Python Arguments: Passed by Reference or Value? A Brief Explanation.

This is one aspect of Python that may not be straightforward, particularly for beginners. When passing a parameter to a function, is it passed by value (a copy of the variable) or by reference (a pointer/reference to the variable)?

It depends on the variable type

We have 2 main types of variables in Python, mutable and immutable .

Mutable variables, such as lists, dictionaries, and sets, can have their content altered without the need for re-initialization.

Immutable variables, including tuples, strings, and integers, are not designed to have their content changed without re-initialization, which involves creating a new variable.

Let me show you what I mean by a simple example

>>> x = 5
>>> id(x)
4323140904
>>> x += 1
>>> id(x)
4323140936
>>> #You can see how the id of the variable x has changed
>>> l = [1]
>>> id(l)
4308117184
>>> l.append(2)
>>> id(l)
4308117184
>>> #while appending new values to the list, it still maintains the same id
>>> l = [1, 2]
>>> id(l)
4308119552
>>> # But after re-initializing it, it changes

How does that work when passing as arguments?

When you pass a variable to a function, it takes into consideration the type of this variable, and from here it behaves accordingly

Example: Passing an immutable variable to a function

>>> x = 1
>>> def add_2(a):
...     print(f"id(a):{id(a)}")
...     a +=2
...     print(f"id(a):{id(a)}")
...     print(a)    
...
>>> id(x)
4323140776
>>> add_2(x)
id(a):4323140776
id(a):4323140840
3
>>> x
1

As you can see in the previous example, the id of the argument a was the same as x before we changed its value, but it changed after! and the value of x hasn't changed!
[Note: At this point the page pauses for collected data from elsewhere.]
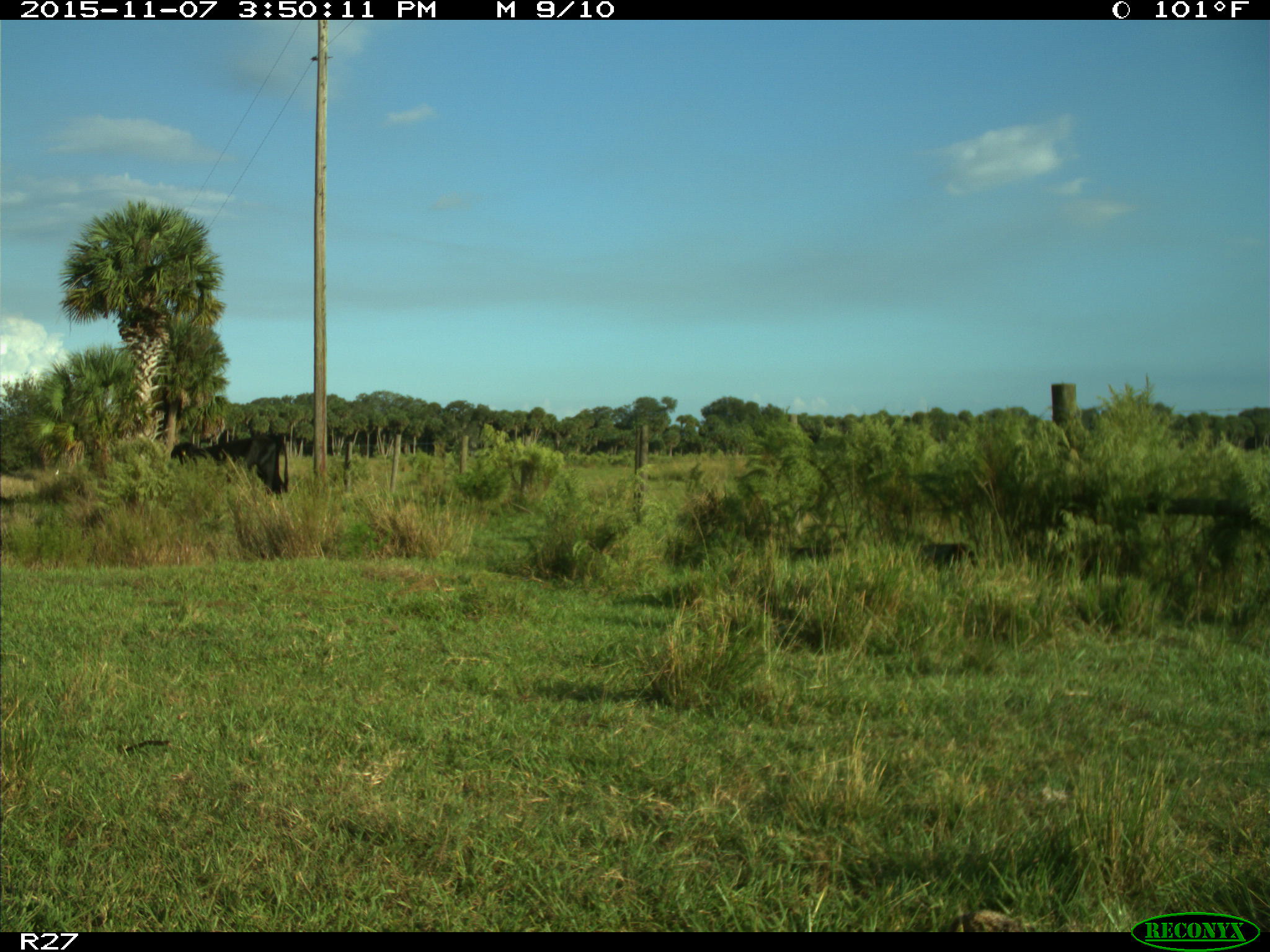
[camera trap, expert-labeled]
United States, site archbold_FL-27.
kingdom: Animalia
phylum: Chordata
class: Mammalia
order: Artiodactyla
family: Bovidae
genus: Bos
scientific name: Bos taurus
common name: domestic cow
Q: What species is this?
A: Bos taurus (domestic cow).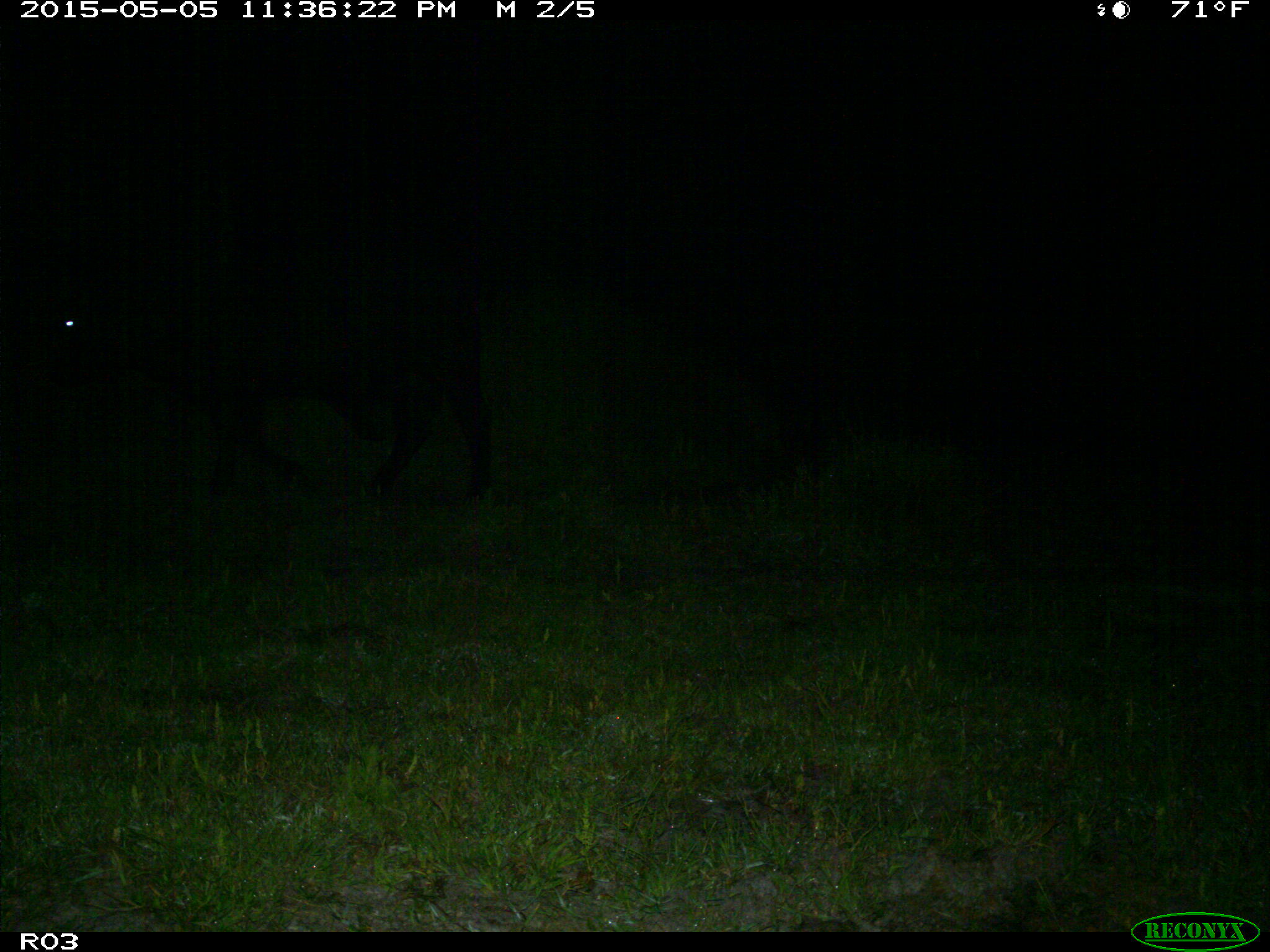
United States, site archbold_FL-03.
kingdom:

Example: Passing a mutable variable to a function

>>> def append_2(a):
...     print(f"id(a):{id(a)}")
...     a.append(2)
...     print(f"id(a):{id(a)}")
...     print(a)
>>> ls = [1]
>>> append_2(ls)
id(a):4308118656
id(a):4308118656
[1, 2]
>>> id(ls)
4308118656
>>> ls
[1, 2]

As you can notice here, things are different a little bit!

The reference to the list didn't change even after appending a new value to the list, and the append operation reflected on the original ls list!